- Written task 1
In the PostgreSQL full-text search lesson, what does the @@ operator return?
- Written task 2
Carry on the PostgreSQL full-text search lesson from its last line.

- Source passage

****

Full-Text Search Integration with JSONB and Arrays

Full-Text Search Integration with JSONB and Arrays

PostgreSQL has a native full-text search engine built in — no Elasticsearch required for many use cases. It can search JSONB values, array elements, and regular text columns, with ranking, prefix matching, and phrase search. This lesson covers integrating full-text search with JSONB-heavy schemas.

How PostgreSQL full-text search works

  1. tsvector: a pre-processed, normalised representation of a document — words are stemmed, stop words removed, and positions recorded
  2. tsquery: a search expression — words connected by & (AND), | (OR), ! (NOT), and <-> (adjacent/phrase)
  3. @@: the match operator — returns TRUE if a tsvector matches a tsquery
  4. ts_rank: a relevance score based on term frequency and position

Example 1: Full-text search on JSONB text fields

-- Search product names and JSONB descriptions
-- First, create a generated column for fast indexing
ALTER TABLE product_catalog ADD COLUMN search_vector TSVECTOR
    GENERATED ALWAYS AS (
        to_tsvector('english',
            COALESCE(name, '') || ' ' ||
            COALESCE(attributes ->> 'brand', '') || ' ' ||
            COALESCE(attributes ->> 'material', '') || ' ' ||
            COALESCE(category, '')
        )
    ) STORED;

CREATE INDEX idx_product_fts ON product_catalog USING GIN (search_vector);

-- Full-text search query
SELECT
    name,
    category,
    attributes ->> 'brand' AS brand,
    base_price,
    ts_rank(search_vector, query) AS rank
FROM product_catalog,
     to_tsquery('english', 'laptop & apple') AS query
WHERE search_vector @@ query
ORDER BY rank DESC;

-- Phrase search: "denim" followed by "cotton" (adjacent concepts)

****

- Data entries

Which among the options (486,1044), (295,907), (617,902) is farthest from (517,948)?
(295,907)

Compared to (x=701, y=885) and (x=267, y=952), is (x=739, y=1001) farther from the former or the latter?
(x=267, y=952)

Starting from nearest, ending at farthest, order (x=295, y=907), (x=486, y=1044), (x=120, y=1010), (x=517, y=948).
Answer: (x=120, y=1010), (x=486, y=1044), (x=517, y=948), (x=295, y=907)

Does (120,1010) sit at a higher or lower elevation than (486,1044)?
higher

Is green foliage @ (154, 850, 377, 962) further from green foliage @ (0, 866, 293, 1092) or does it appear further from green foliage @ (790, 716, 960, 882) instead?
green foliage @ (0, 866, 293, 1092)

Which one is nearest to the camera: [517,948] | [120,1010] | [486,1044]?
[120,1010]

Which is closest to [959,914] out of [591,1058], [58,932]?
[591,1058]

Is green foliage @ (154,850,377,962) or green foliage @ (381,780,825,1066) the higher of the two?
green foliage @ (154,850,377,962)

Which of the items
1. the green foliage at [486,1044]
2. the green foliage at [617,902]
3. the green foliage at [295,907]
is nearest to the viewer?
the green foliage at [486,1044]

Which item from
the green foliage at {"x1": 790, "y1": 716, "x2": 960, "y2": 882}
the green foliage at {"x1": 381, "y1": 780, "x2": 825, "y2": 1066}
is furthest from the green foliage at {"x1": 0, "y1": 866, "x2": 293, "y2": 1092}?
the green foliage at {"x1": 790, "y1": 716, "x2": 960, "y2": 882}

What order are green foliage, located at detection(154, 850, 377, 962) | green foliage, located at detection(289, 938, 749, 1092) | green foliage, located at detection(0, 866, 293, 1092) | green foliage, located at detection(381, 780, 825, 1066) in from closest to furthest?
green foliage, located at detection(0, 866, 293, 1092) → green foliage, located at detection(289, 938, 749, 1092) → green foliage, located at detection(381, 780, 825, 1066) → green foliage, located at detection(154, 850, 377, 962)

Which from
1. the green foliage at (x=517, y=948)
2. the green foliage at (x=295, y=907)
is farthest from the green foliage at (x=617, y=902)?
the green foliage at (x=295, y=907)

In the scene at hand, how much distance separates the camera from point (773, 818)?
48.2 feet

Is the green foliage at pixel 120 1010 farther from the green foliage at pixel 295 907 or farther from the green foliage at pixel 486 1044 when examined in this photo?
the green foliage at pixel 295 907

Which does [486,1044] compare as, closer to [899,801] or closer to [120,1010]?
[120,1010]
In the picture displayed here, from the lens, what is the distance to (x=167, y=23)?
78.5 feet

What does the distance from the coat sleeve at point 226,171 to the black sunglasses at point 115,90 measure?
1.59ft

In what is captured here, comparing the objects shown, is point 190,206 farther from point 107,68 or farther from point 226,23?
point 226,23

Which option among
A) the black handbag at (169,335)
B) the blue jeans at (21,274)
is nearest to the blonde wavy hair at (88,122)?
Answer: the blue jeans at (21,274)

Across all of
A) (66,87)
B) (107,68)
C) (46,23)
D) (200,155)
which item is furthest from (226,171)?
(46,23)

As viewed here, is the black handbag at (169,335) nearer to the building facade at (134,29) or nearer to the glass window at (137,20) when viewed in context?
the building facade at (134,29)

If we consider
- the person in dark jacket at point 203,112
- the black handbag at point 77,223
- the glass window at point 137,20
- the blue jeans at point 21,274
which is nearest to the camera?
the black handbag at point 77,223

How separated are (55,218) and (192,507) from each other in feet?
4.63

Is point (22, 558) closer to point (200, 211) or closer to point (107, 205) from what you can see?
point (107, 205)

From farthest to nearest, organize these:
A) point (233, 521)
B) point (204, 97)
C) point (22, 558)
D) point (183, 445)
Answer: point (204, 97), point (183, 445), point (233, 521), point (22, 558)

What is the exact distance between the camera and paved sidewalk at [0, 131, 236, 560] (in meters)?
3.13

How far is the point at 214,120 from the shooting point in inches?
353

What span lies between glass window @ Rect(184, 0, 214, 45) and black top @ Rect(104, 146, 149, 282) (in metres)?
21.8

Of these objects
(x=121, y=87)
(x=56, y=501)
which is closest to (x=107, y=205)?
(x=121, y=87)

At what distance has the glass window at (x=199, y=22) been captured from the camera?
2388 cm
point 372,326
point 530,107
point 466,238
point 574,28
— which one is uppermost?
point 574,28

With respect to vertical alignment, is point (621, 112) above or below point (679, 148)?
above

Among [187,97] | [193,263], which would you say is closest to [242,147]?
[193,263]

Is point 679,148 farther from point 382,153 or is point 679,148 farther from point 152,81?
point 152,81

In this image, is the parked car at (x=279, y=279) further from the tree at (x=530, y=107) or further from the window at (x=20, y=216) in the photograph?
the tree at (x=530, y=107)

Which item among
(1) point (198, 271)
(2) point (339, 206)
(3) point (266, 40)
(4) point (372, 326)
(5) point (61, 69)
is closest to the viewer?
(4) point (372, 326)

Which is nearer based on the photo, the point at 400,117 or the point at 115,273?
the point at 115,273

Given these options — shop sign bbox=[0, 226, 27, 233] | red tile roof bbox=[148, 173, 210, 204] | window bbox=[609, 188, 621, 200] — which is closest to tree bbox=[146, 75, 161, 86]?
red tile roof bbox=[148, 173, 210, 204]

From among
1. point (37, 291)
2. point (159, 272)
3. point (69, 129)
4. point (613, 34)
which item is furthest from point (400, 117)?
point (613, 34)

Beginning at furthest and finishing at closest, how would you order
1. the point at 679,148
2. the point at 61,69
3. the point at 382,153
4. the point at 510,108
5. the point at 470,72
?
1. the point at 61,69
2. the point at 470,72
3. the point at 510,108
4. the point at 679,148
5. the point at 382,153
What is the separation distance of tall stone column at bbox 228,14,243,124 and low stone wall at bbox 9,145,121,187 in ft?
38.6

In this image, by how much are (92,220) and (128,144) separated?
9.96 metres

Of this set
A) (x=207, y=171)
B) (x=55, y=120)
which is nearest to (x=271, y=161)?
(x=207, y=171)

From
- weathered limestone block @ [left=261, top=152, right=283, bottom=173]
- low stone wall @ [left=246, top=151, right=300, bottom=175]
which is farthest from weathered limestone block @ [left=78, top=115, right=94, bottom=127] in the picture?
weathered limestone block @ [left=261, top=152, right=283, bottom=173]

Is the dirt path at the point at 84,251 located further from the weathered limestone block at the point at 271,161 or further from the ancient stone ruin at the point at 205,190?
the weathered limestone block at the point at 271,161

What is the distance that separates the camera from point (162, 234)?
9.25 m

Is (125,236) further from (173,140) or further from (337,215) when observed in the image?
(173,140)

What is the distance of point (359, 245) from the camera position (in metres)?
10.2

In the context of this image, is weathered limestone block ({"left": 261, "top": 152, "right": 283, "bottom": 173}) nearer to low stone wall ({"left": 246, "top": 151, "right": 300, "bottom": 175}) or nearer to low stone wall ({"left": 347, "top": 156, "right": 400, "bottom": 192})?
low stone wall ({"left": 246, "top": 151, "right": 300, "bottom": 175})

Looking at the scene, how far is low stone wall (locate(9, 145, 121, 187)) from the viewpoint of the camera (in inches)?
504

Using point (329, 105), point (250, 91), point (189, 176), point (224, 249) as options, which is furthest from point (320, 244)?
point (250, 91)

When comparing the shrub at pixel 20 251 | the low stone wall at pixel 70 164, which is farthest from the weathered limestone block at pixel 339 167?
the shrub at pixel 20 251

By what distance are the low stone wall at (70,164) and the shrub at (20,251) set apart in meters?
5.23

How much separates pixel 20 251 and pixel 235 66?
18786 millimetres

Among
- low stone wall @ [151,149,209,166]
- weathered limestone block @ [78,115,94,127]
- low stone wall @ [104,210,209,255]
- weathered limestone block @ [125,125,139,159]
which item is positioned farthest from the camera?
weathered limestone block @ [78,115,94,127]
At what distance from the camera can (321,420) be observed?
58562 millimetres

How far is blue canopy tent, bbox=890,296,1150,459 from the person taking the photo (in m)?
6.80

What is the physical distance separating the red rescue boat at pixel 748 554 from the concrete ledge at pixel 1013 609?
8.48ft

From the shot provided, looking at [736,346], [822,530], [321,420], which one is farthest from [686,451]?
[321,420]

****

- Expected answer 1
It returns TRUE if a tsvector matches a tsquery.

- Expected answer 2
SELECT name FROM product_catalog
WHERE search_vector @@ to_tsquery('english', 'cotton | denim');

-- Prefix/wildcard search using plainto_tsquery (simpler syntax)
SELECT name FROM product_catalog
WHERE search_vector @@ plainto_tsquery('english', 'portable laptop');

Example 2: Searching inside JSONB arrays (tags, descriptions)

SELECT 'See block below for the FTS+JSONB array pattern (illustrative).' AS info;
-- Search across JSONB array values (illustrative — adapt to your own
-- table that has a JSONB `tags` array column).
-- The pattern below shows how to flatten the array into a tsvector.
/*
ALTER TABLE articles ADD COLUMN search_vector TSVECTOR
    GENERATED ALWAYS AS (
        to_tsvector('english',
            title || ' ' ||
            COALESCE(
                (SELECT STRING_AGG(val #>> '{}', ' ')
                 FROM jsonb_array_elements(tags) AS val),
                '
            )
        )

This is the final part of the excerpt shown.